Difference in ultrasound measurements pre- and post-intervention are presented in Figures 4 and 5 for thickness and cross-sectional area (CSA) respectively and mean values pre- and post-intervention are presented in Tables 2 and 3. No average difference in ultrasound measurement was greater than the MDD (Tables 2 and 3). There was a trend for an effect of time for ATMID thickness (p=0.056, ηp2 = 0.103) and a main effect of group for ATMID CSA (p=0.049, ηp2 ¼ 0.127) and other effect sizes were also small (<0.1).

Skin sensitivity: Mean skin temperature was 26.3°C (± 1.6°C) pre- and 29.8°C ± 1.3°C post-intervention, both above the recommended minimum threshold of 20°C. The monofilament results are presented in Table 4 and Figure 6, which are presented in the original article. There was a main effect of time for the 1st metatarsal head. Monofilament threshold increased with time for both control (0.34 ± 0.53 to 0.60 ± 0.55 g) and FOs groups (0.27 ± 0.42 g to 0.55 ± 0.62 g, p=0.003, ηp2 =0.211). There were no significant effects in other locations, with effect sizes <0.1 and large variability in thresholds across regions.

Discussion

This study investigated whether skin sensitivity and selected soft tissue morphology were altered when plantar loading changed due to use of FOs. Despite successfully altering pressure across the foot sole, the FOs did not significantly change soft tissue morphology or skin sensitivity when compared to the control group. There may be a number of reasons why this was the case. The neurophysiological and active and passive systems of the foot are thought to be flexible in coping with changing demands. So the change of demand with altered plantar loading due to FOs may have been accommodated without changing soft tissue morphology or sensory function. However, effects could have occurred in muscles other than those we could reliably assess with ultrasound, or other muscle properties or aspects of skin sensitivity that we did not measure. The daily wear time of FOs and study duration might also have been insufficient to cause changes. However, mean FOs wear time (8.5 hour/day) was arguably close to what could be expected in clinical practice and comparable to previous research and might therefore be considered a pragmatic dose of altered plantar loading. Several participants reported not wearing the FOs some days on weekends when indoors, which also likely reflects clinical practice. In a trial of custom FOs for patients with rheumatoid arthritis, FOs were worn 6 days/week on average. Increases in muscle CSA have been documented after 8–12 weeks, so it is conceivable that a 12-week FO intervention would be long enough to see change in intrinsic foot muscle CSA. Physical activity levels were comparable throughout and so unlikely to confound results.
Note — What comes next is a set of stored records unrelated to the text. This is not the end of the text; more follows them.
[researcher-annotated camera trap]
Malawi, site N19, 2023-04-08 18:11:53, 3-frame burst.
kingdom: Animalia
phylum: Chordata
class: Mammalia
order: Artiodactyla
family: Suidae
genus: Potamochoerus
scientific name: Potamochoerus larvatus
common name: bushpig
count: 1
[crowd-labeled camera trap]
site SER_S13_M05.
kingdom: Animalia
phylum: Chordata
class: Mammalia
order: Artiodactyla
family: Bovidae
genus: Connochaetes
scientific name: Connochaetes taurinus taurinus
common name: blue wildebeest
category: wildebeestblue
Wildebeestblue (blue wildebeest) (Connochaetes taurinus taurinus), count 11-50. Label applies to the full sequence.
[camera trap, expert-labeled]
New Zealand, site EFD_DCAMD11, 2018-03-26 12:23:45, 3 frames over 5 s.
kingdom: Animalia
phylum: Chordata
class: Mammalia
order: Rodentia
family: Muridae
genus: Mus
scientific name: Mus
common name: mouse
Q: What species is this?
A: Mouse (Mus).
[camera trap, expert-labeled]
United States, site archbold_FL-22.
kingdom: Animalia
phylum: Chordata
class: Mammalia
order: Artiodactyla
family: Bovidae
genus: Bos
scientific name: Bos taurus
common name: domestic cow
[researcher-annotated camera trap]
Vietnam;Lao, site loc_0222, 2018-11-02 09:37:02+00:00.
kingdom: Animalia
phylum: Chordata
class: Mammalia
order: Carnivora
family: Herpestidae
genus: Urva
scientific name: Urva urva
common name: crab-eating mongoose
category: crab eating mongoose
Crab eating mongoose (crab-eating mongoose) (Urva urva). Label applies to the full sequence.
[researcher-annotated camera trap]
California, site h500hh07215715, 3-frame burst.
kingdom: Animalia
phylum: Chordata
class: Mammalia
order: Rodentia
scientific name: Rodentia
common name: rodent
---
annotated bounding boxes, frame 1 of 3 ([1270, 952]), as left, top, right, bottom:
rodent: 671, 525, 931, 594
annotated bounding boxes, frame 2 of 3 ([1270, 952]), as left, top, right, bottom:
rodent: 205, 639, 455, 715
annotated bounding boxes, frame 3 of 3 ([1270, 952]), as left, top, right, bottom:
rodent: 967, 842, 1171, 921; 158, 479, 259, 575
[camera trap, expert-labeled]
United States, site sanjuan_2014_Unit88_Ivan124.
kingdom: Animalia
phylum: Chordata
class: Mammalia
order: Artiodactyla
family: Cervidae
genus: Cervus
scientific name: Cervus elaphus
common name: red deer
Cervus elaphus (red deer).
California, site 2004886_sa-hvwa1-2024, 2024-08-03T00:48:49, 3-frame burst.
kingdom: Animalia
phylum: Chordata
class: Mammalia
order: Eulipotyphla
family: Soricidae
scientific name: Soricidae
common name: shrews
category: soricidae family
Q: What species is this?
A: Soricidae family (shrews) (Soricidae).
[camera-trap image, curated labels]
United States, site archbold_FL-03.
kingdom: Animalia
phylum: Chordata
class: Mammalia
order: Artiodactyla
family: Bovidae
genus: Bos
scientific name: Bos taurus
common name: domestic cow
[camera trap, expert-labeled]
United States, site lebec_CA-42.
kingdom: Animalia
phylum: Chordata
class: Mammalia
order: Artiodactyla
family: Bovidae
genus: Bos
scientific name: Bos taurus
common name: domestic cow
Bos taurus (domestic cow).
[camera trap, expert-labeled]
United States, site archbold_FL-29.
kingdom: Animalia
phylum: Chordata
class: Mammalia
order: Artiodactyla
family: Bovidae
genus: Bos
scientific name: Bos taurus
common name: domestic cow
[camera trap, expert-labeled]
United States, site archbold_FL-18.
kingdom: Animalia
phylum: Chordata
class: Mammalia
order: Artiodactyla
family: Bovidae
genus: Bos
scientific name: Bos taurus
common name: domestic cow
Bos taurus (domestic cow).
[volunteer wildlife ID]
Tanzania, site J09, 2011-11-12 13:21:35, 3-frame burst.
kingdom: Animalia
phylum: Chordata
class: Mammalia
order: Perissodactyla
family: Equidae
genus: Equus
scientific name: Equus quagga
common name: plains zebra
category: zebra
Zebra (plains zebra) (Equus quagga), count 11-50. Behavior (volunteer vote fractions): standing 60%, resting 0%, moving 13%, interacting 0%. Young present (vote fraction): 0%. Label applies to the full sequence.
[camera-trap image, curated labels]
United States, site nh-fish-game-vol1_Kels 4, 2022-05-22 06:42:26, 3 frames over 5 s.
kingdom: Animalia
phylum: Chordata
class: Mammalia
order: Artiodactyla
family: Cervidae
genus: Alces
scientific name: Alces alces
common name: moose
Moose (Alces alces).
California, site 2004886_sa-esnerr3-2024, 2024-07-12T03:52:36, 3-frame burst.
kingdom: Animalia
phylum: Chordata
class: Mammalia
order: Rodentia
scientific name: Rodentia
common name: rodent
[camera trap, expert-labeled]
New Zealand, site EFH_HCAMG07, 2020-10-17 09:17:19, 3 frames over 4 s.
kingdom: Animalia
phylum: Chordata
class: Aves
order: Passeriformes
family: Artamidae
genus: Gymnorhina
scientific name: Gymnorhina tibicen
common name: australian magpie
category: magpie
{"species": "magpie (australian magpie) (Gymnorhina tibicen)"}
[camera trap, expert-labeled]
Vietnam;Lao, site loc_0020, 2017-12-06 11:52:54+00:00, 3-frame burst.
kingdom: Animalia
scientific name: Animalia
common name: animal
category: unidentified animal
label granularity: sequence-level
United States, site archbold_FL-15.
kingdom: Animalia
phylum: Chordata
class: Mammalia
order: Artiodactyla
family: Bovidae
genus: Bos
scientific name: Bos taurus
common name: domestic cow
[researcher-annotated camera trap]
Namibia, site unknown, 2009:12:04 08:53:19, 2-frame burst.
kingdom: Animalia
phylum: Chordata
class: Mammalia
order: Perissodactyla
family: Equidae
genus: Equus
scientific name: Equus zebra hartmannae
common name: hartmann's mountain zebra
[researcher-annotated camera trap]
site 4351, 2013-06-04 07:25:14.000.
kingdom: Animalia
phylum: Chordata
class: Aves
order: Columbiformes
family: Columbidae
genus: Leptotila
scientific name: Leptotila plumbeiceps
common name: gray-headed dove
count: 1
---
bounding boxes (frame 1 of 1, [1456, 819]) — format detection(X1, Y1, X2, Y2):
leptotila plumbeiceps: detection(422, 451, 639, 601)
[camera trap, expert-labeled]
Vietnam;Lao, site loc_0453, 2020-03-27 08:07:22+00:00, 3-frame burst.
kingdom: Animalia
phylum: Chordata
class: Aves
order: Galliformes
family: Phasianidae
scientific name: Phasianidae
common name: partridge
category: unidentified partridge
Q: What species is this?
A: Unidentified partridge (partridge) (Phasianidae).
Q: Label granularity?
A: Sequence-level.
Figure 5. Median difference in ultrasound cross sectional area (CSA) from pre- to post-three months in the foot orthoses group (FOs) and control group for abductor hallucis (ABH), flexor digitorum brevis (FDB), Achilles tendon at the insertional site on the calcaneus (ATINS) and the mid-portion (ATMID).

Soft tissue measures

A lack of change in the FOs group conflicts with previous research investigating FOs, whereby CSA decreased in the FOs group and not the control group and an earlier study that found an increase in CSA of ABH with FOs with and without the addition of short foot exercises. However, the study by Jung et al [2011] is difficult to interpret without a control group. The study by Protopapas and Perry [2020] only evaluated the cross-sectional area of 5 participants in each of a control and intervention group, reporting that FDB reduced 9.6% and ABH reduced 17.4% over 12 weeks. However, the MDDs of measures were not reported and the reduction in FDB CSA was smaller than the MDD in this study. Given the small sample size, the reported change might be measurement error and not meaningful. Furthermore, the results from this and earlier reliability work (2014) showed better measurement reliability for thickness rather than CSA. For example, limits of agreement were 13% and 13.5% for ABH and FDB thickness respectively, and 16% and 17% for ABH and FDB CSA. Using prefabricated FOs in this study rather than customized FOs could also explain the different outcomes, if match between FOs and foot shape influences neuromuscular adaptations. However, prefabricated and customized FOs have similar effects on peak plantar pressure and can be equally effective in reducing pain in a clinical population. Without knowledge of the change in plantar pressures or the material of the FOs in the earlier study, we cannot compare the changes in loads achieved. In the current study the mean 21% decrease in peak pressure at the medial heel and 15% increase in peak pressure at the medial arch with prefabricated FOs were similar or greater than a previous study using custom FOs that reflect common clinical practice, in which there was a 13% reduction in the medial heel and 15% increase in the medial midfoot.

Skin sensitivity

As participants were young, healthy, and mostly active, it is possible that they had little capacity to increase skin sensitivity. Baseline monofilament threshold in the medial arch was low, indicating high sensitivity (~0.1 g vs. ~1.0 g at the heel), which reflects the level of sensitivity previously reported in the literature. In this young healthy population, it may be that increased loading in this area would not increase sensitivity because it was already very sensitive. Alternatively, decreased sensitivity in one region could have increased sensitivity in another region that perhaps was not measured. Previous preliminary work has shown increased forefoot sensitivity following the use of a hard metatarsal pad. This differs from our results here. Differences could be attributed to the different methods of measuring skin sensitivity (the previous study used a bespoke loading device), different regions of pressure change (they used the forefoot, which is less sensitive than the medial arch), and/or the density of FOs material.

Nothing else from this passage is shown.